Listed records |
_____

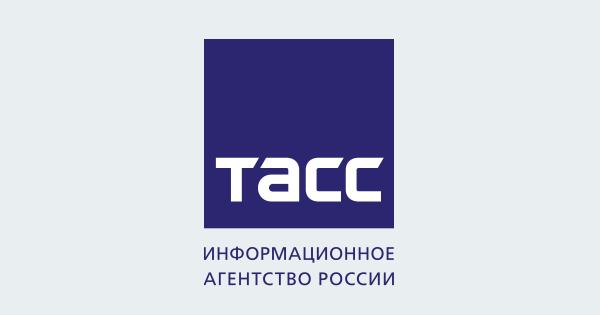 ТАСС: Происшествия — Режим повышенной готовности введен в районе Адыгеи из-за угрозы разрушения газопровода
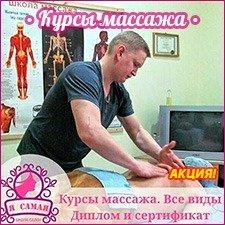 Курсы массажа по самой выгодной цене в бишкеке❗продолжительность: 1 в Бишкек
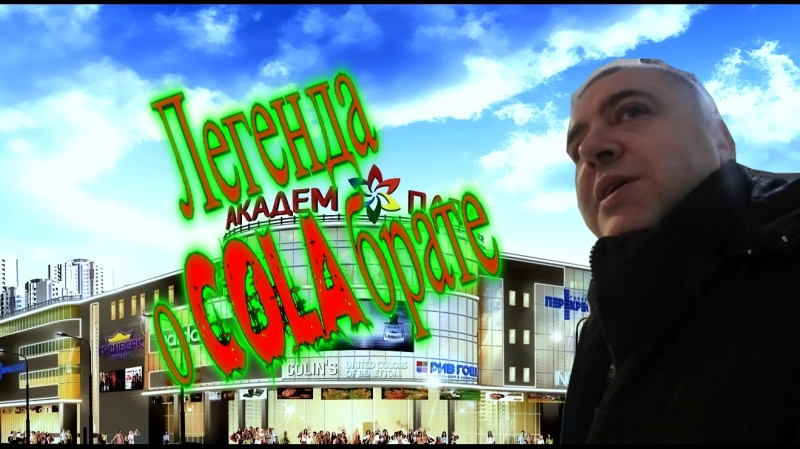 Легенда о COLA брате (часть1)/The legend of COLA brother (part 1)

_____

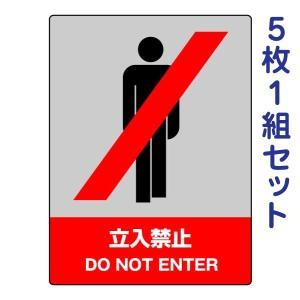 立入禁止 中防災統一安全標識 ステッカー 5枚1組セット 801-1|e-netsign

_____

Nothing but the lines from the one containing "ТАСС: Происшествия —" through the one containing "Легенда о COLA" should appear, copied exactly from the material above and without pictures.

Answer to this exercise |
 ТАСС: Происшествия — Режим повышенной готовности введен в районе Адыгеи из-за угрозы разрушения газопровода
 Курсы массажа по самой выгодной цене в бишкеке❗продолжительность: 1 в Бишкек
 Легенда о COLA брате (часть1)/The legend of COLA brother (part 1)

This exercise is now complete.